Another discipline in data warehousing says that all data in the semantic layer must be able to be recreated from the core layer of the data warehouse. This discipline requires more integration and relationship work within the core layer of the data warehouse, but it may pay off later when you want to rebuild the semantics. The goal should be to roll and re-roll semantics any way business users need it. Storing more data will require more work in design, and more space for storage. Data would reside in staging, core and semantic layers of the data warehouse.

Looking ahead

Best practices for analytics reside within the corporate data governance policy and should be based on the requirements of the business community. There will come a time when you must address a requirement like some of those listed above. When this happens, your objective is to be as flexible as possible in meeting business needs quickly, without jeopardizing corporate data governance policies.

Some companies have committees or councils that analyze the data governance requirements of any new data that’s brought into the enterprise. Not a bad idea – as long as it doesn’t create a bottleneck for meeting business needs quickly.
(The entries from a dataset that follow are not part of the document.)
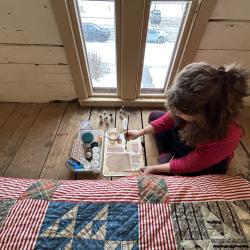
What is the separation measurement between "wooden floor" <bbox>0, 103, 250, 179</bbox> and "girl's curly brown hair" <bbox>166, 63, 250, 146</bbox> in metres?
0.51

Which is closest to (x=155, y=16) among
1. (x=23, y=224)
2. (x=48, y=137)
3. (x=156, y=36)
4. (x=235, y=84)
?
(x=156, y=36)

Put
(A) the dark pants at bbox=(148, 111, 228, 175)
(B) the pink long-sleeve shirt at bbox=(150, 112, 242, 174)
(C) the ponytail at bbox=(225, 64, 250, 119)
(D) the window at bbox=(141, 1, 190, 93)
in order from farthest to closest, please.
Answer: (D) the window at bbox=(141, 1, 190, 93), (A) the dark pants at bbox=(148, 111, 228, 175), (B) the pink long-sleeve shirt at bbox=(150, 112, 242, 174), (C) the ponytail at bbox=(225, 64, 250, 119)

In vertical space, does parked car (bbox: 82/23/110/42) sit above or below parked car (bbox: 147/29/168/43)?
above

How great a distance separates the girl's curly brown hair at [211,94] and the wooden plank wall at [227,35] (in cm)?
48


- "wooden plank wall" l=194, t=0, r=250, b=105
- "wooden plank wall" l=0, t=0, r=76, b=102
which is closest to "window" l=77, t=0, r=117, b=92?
"wooden plank wall" l=0, t=0, r=76, b=102

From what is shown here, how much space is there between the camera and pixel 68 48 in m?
1.06

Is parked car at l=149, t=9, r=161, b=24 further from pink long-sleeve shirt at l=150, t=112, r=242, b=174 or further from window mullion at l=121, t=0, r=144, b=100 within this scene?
pink long-sleeve shirt at l=150, t=112, r=242, b=174

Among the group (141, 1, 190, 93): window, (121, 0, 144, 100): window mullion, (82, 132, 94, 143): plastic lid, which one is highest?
(141, 1, 190, 93): window

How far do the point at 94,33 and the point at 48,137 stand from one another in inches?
27.1

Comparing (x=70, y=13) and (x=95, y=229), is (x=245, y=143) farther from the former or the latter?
(x=70, y=13)

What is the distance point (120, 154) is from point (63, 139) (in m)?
0.38

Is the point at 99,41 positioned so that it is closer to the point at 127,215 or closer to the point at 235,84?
the point at 235,84

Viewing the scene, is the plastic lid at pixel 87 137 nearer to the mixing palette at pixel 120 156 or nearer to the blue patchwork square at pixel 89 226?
the mixing palette at pixel 120 156

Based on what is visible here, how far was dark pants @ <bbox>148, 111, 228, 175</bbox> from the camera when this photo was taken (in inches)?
32.9
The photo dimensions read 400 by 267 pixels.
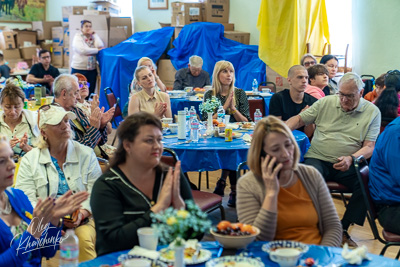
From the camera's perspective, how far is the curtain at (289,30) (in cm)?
841

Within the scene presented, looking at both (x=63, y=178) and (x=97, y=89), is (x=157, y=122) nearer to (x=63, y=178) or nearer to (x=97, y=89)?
(x=63, y=178)

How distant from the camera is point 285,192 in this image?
2453 millimetres

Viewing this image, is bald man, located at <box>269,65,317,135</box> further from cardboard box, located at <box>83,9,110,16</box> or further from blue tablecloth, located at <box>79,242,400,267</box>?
cardboard box, located at <box>83,9,110,16</box>

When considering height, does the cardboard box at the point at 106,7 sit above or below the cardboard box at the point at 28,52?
above

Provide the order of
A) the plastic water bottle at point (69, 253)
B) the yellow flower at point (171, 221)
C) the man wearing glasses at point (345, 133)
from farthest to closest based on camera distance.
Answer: the man wearing glasses at point (345, 133), the plastic water bottle at point (69, 253), the yellow flower at point (171, 221)

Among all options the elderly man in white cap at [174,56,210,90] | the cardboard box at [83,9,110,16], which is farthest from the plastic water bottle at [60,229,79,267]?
the cardboard box at [83,9,110,16]

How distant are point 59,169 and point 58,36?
377 inches

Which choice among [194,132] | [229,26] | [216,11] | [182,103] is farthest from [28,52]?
[194,132]

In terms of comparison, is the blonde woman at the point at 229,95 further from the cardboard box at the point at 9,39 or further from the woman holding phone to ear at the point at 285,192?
the cardboard box at the point at 9,39

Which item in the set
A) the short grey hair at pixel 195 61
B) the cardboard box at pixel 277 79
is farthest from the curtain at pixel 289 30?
the short grey hair at pixel 195 61

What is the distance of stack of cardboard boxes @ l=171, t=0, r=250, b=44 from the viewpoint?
993 cm

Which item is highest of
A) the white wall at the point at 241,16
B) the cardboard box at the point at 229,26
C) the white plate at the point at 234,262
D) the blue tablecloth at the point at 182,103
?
the white wall at the point at 241,16

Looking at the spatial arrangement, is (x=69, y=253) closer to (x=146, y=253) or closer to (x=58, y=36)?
(x=146, y=253)

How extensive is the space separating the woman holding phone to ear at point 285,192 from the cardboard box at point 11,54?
34.8 ft
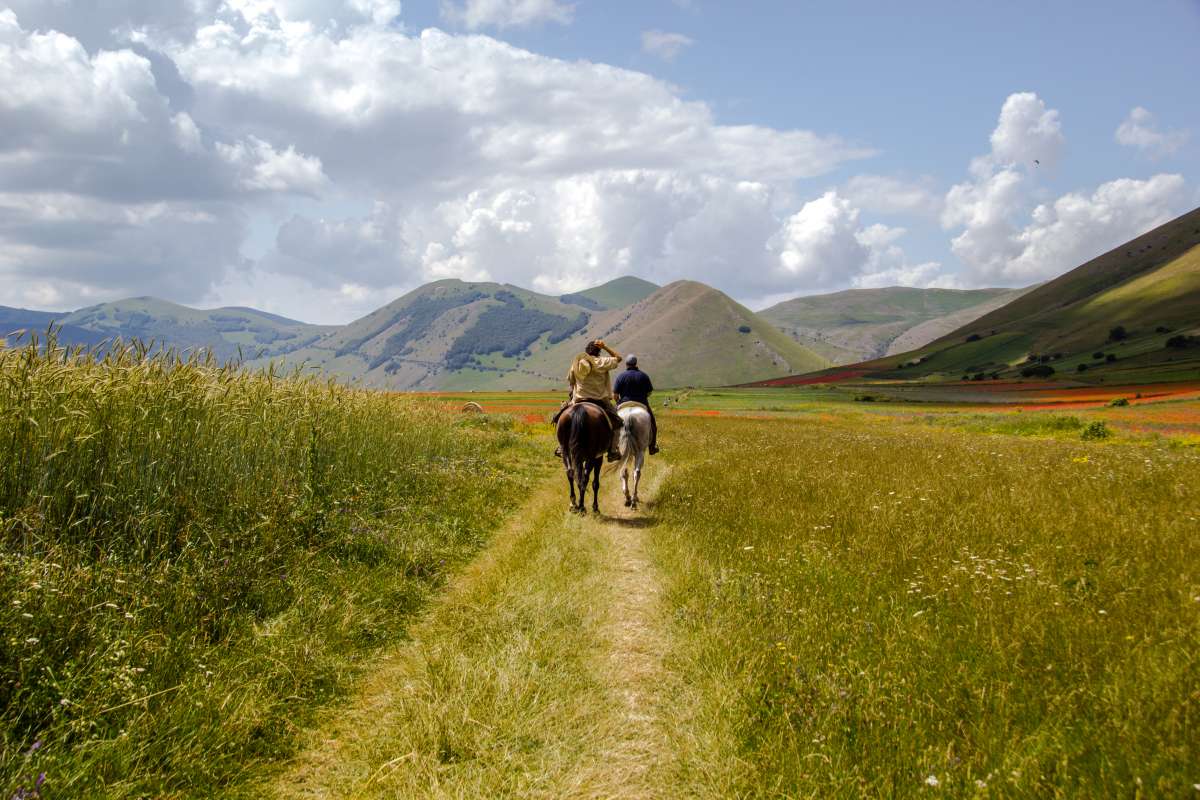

What you don’t want is for the business to bring data into the enterprise without first knowing how to manage, store and use it. It’s as simple as that. Consider today’s world, where data streams constantly. You’ll need to be very flexible about storing and using this data to meet new business requirements. Consider including governance and policies on streaming data now – and be willing to enhance existing policies over time, to meet ever-changing corporate needs.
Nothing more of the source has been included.